You can jump to Procedure D to download the latest version of a ready-to-use SARS-CoV-2 Multiple Sequence Alignment (MSA) file from our project page on OSF.


  1. Viral sequence dataset

    1. Download the viral sequences from the repository of your choice.

      Note: Check the terms and conditions of each repository with attention to the data sharing policy. Registration may be required.

      1. GISAID's EpiCoV database (https://www.gisaid.org/) (Shu and McCauley, 2017).

      2. NCBI virus (https://www.ncbi.nlm.nih.gov/labs/virus/vssi/#/) (Hatcher et al., 2017).

      3. The Chinese National Genomics Data Center (NGDC) database (https://bigd.big.ac.cn/ncov) (NGDC, 2020).

      4. EMBL-EBI's COVID-19 Data Portal (https://www.covid19dataportal.org/).

      5. COVID-19 Genomics UK (COG-UK) Consortium (https://www.cogconsortium.uk/data/).

    2. Download the complete genome of Wuhan-Hu-1 (NCBI Reference Sequence: NC_045512.2; https://www.ncbi.nlm.nih.gov/nucleotide/).


  2. Multiple Sequence Alignment (MSA) using MAFFT online service dedicated to MSA of closely-related viral genomes (https://mafft.cbrc.jp/alignment/software/closelyrelatedviralgenomes.html).

    1. Input (Figure 1A):

      1. The complete genome of Wuhan-Hu-1 (NC_045512.2) to the “Existing alignment” box.

      2. Input the other sequences to the “Fragmentary sequence(s)" box.

        Note: MAFFT online service supports up to 20,000 sequences of ~30 kb in length. The task should be performed in batches if more sequences are being aligned and results should be combined after sequence stratification.

    2. Parameters (Figure 1B):

      1. UPPERCASE/lowercase, select "same as input'.

      2. Direction of nucleotide sequences, select “Adjust direction according to the first sequence”.

      3. Output order, select "aligned".

    3. Advanced Settings (Figure 1C):

      1. Keep alignment length, select "Yes".

      2. Strategy, select "auto".

    4. Download the aligned sequence in FASTA format, once available.



      Figure 1. Multiple Sequence Alignment (MSA) using MAFFT online service


      Video for Procedure A-B: https://youtu.be/hbnsXnikRak


  3. Alternatively, download a ready-to-use MSA file from our OSF page (https://doi.org/10.17605/OSF.IO/NPCS6).

    Note: Data in our original publication (Khan and Cheung, 2020) was downloaded from GISAID that does not permit the release of MSA files publicly. The MSA file provided on our OSF page was generated using sequences downloaded from the NCBI virus. The file would be updated periodically during the pandemic (file 1 aligning 19863 SARS-CoV-2 sequences).


  4. Save Region of Interest (ROI) for each primer/probe as a separate FASTA file

    1. Open the MSA file from Procedure B or Procedure C in the AliView program.

      Note: Aliview program (available from https://ormbunkar.se/aliview/) needs to be downloaded on the computer in advance.

    2. Find the primer binding site using the “find” function (Figure 2A) or using “add and align sequences from clipboard” function (Figure 2B).

    3. Reverse-complement the primer/probe sequence as necessary using Sequence Manipulation Suite (https://www.bioinformatics.org/sms2/rev_comp.html).

      >CN-CDC-N_F

      GGGGAACTTCTCCTGCTAGAAT



      Figure 2. Finding the Region of Interest (ROI) in MSA


    4. Select the ROI and copy selection as FASTA format (Figure 3A).

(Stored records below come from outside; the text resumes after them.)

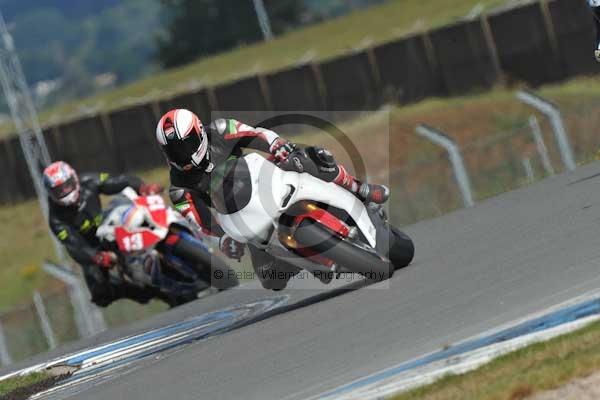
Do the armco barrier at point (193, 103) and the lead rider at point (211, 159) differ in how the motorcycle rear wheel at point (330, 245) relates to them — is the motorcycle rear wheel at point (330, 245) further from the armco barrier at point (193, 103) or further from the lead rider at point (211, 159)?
the armco barrier at point (193, 103)

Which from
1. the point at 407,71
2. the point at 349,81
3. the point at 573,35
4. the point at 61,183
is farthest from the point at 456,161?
the point at 349,81

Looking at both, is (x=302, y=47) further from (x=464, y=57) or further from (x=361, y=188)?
(x=361, y=188)

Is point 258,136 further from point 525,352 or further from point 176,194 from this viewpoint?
point 525,352

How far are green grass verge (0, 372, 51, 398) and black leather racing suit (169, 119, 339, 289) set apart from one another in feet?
6.02

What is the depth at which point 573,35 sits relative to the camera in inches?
1353

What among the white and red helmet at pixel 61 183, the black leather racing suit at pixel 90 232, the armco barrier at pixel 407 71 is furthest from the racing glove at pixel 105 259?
the armco barrier at pixel 407 71

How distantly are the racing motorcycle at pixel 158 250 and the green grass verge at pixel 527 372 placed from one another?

    5. Open a new file, "Paste (fasta-sequences)" and "Save" (Figure 3B). The sequence can be pasted in a text editor and saved as a FASTA file.



      Figure 3. Saving Region of Interest (ROI) for each primer/probe as a separate FASTA file


      Video for Procedure D: https://youtu.be/H9UxkgAsMdE


  5. Sequence stratification: Option 1 – SequenceTracer

    1. Upload the individual FASTA file to SequenceTracer and hit "Submit" (Figure 4A) (http://www1.szu.cz:8080/EntropyCalcWeb/sequences). The SequenceTracer segregates data into discrete groups of identical sequence variants and presents a detailed view of the nucleotide variation in each ROI along with the frequency of each variant. Moreover, the sequences showing ambiguous sequences are grouped as “outgroup1”, short sequences are grouped as “outgroup2” and missing sequences are grouped as “excluded”.

    2. Download the stratified data showing a list of sequence variants and/or a chart (Figure 4B).



      Figure 4. Sequence stratification using SequenceTracer


      Video for Steps E1-E2: https://youtu.be/ysT_KBXkpvw


    3. The "stratify" file can be opened using Microsoft Excel while the "compressed" file can be opened using the AliView program or a text editor (Figure 5).

    4. The data of any sequence variant group can be downloaded (Figure 6).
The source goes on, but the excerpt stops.